Extracted data:
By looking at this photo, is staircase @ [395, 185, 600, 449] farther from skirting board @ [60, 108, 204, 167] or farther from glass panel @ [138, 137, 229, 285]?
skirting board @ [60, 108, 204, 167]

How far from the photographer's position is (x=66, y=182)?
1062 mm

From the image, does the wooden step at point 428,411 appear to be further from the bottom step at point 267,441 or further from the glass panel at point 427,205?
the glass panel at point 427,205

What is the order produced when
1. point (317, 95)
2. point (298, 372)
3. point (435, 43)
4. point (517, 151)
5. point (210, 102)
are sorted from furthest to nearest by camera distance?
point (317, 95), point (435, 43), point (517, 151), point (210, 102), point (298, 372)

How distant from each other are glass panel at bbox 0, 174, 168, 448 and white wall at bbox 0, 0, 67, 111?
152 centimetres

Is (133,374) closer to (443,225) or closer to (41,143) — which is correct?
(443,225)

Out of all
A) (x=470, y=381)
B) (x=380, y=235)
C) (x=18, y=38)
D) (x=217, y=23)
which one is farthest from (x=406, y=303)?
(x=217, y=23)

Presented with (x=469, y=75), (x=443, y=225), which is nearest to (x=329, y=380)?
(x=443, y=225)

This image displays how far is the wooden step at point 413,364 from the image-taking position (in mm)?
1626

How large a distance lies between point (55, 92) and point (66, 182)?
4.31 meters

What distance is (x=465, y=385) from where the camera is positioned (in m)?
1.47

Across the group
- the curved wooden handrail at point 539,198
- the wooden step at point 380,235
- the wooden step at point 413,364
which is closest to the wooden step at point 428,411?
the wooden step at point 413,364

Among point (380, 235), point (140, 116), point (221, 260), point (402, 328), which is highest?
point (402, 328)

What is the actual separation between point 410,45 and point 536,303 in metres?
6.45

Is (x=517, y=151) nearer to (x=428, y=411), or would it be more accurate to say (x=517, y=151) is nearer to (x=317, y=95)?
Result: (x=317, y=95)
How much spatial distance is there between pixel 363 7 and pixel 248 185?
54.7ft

Instructions for the task:
Put every line of the listing above into a JSON list of strings, one string per line, and leave out the blank lines.

Solution for this problem:
[
  "By looking at this photo, is staircase @ [395, 185, 600, 449] farther from skirting board @ [60, 108, 204, 167] or farther from glass panel @ [138, 137, 229, 285]?",
  "skirting board @ [60, 108, 204, 167]",
  "How far from the photographer's position is (x=66, y=182)?",
  "1062 mm",
  "From the image, does the wooden step at point 428,411 appear to be further from the bottom step at point 267,441 or further from the glass panel at point 427,205?",
  "the glass panel at point 427,205",
  "What is the order produced when",
  "1. point (317, 95)",
  "2. point (298, 372)",
  "3. point (435, 43)",
  "4. point (517, 151)",
  "5. point (210, 102)",
  "are sorted from furthest to nearest by camera distance?",
  "point (317, 95), point (435, 43), point (517, 151), point (210, 102), point (298, 372)",
  "How distant from each other are glass panel at bbox 0, 174, 168, 448 and white wall at bbox 0, 0, 67, 111?",
  "152 centimetres",
  "Is (133,374) closer to (443,225) or closer to (41,143) — which is correct?",
  "(443,225)",
  "Out of all",
  "A) (x=470, y=381)",
  "B) (x=380, y=235)",
  "C) (x=18, y=38)",
  "D) (x=217, y=23)",
  "which one is farthest from (x=406, y=303)?",
  "(x=217, y=23)",
  "Presented with (x=469, y=75), (x=443, y=225), which is nearest to (x=329, y=380)?",
  "(x=443, y=225)",
  "This image displays how far is the wooden step at point 413,364 from the image-taking position (in mm)?",
  "1626",
  "How large a distance lies between point (55, 92) and point (66, 182)?",
  "4.31 meters",
  "What distance is (x=465, y=385) from where the camera is positioned (in m)?",
  "1.47",
  "Across the group",
  "- the curved wooden handrail at point 539,198",
  "- the wooden step at point 380,235",
  "- the wooden step at point 413,364",
  "which is closest to the wooden step at point 428,411?",
  "the wooden step at point 413,364",
  "Among point (380, 235), point (140, 116), point (221, 260), point (402, 328), which is highest?",
  "point (402, 328)",
  "What is the actual separation between point 410,45 and point 536,303 in metres?",
  "6.45",
  "Is (x=517, y=151) nearer to (x=428, y=411), or would it be more accurate to say (x=517, y=151) is nearer to (x=317, y=95)?",
  "Result: (x=317, y=95)",
  "How much spatial distance is there between pixel 363 7 and pixel 248 185?",
  "54.7ft"
]